** START OF Selected text **

In other words, the land is worth twice as much as the shed.

Change the value of the land or the shed (i.e. improvements) and you change the ratio. A $10 piece of land with a $10 shed has a valuation ratio of 1.0. A $10 piece of land with a $15 shed has a valuation ratio of 1.5.

Bergthold said Fresno is expected to be home to 870,000 people by 2035 and 1 million by 2050. The 1 million would live in the city’s current sphere of influence — the 105 square miles of the current city and a fairly unincorporated large area on the outskirts that is already earmarked for future annexation.

Bergthold’s improvement-to-land-value map is full of green, brown and blue dots and squares.

The green markings indicate parcels with a valuation ratio of less than 0.5. The brown markings indicate parcels with a valuation ratio of 0.5 to 0.9. The blue markings indicate parcels with a valuation ratio of 1.0 to 1.5.

Areas of the city that aren’t green, brown or blue indicate valuation ratios higher than 1.5.

Why does this matter?

Well, one of the big reasons that Fresno grew so far to the northeast and northwest was cheap land. Or, to be more precise, low improvement-to-land-value ratios.

We know the story.

Prosperity came to many after World War II. More people had cars. Roads and freeways improved. People could drive farther and more cheaply and still get to work. New houses were built. They were nice houses. Demand for suburbs full of nice houses shot through the roof.

The question before John Doe the Developer was simple. Does he pay top dollar for 40 inner-city acres with three successful factories on it, rip down the factory buildings, then build his homes? Or does John Doe, after calculating improvement-to-land-value ratios of various parcels, opt to buy 40 acres of grapes at a time when the per-ton price of raisins was going south?

For 70 years in Fresno, it’s been bye-bye grapes.

“Historically, Fresno has accommodated much of its new growth by developing the cheaper, larger and undeveloped parcels on the fringe,” Bergthold wrote to the subcommittee. “However, much of the remaining land on the fringe of the city within the SOI (sphere of influence) is comprised of smaller and fragmented parcels in less desirable locations with limited access.

“These disincentives, coupled with immediate fiscal and infrastructure deficiencies, could signal a structural shift of our development community to a new focus toward the redevelopment of existing parcels within the city limits.”

In other words, the council with its April vote put the kabosh on leap-frog growth. There aren’t many (if any) 40-acre grape vineyards left in the sphere of influence. The fifth largest city in the richest state in the world’s richest nation remains a good place to live and make money. Developers still love money. Therefore, the Mother Lode of future development in Fresno is to be found in older neighborhoods full of properties full of worthless sheds.

Bergthold’s improvement-to-land-value ratio map tells us the location of all those sheds.

** END OF Selected text **
** START OF Provided material **

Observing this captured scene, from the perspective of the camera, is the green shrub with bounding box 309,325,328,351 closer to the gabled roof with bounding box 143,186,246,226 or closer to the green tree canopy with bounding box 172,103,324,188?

** END OF Provided material **
** START OF Provided material **

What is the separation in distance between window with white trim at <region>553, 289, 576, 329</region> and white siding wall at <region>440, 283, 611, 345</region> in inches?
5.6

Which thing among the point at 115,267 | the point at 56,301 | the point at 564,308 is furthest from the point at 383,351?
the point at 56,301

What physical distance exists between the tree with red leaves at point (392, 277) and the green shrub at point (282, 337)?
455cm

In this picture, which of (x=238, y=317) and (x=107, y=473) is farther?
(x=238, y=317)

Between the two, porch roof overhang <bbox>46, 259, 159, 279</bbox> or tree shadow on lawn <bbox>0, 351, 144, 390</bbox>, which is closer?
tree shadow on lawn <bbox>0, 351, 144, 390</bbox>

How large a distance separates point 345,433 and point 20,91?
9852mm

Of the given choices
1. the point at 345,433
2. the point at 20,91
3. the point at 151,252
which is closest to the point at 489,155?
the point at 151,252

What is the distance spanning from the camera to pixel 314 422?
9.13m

** END OF Provided material **

> _Work to do_
a: Copy from the Fresno land-value passage, from "Prosperity came to" up to and including "been bye-bye grapes.".
b: In the passage on Fresno's land values, which colors of markings appear on Bergthold's improvement-to-land-value map, and what valuation ratio does each color indicate?

> _Expected answers_
a:
Prosperity came to many after World War II. More people had cars. Roads and freeways improved. People could drive farther and more cheaply and still get to work. New houses were built. They were nice houses. Demand for suburbs full of nice houses shot through the roof.

The question before John Doe the Developer was simple. Does he pay top dollar for 40 inner-city acres with three successful factories on it, rip down the factory buildings, then build his homes? Or does John Doe, after calculating improvement-to-land-value ratios of various parcels, opt to buy 40 acres of grapes at a time when the per-ton price of raisins was going south?

For 70 years in Fresno, it’s been bye-bye grapes.

b:
- Green: a valuation ratio of less than 0.5
- Brown: a valuation ratio of 0.5 to 0.9
- Blue: a valuation ratio of 1.0 to 1.5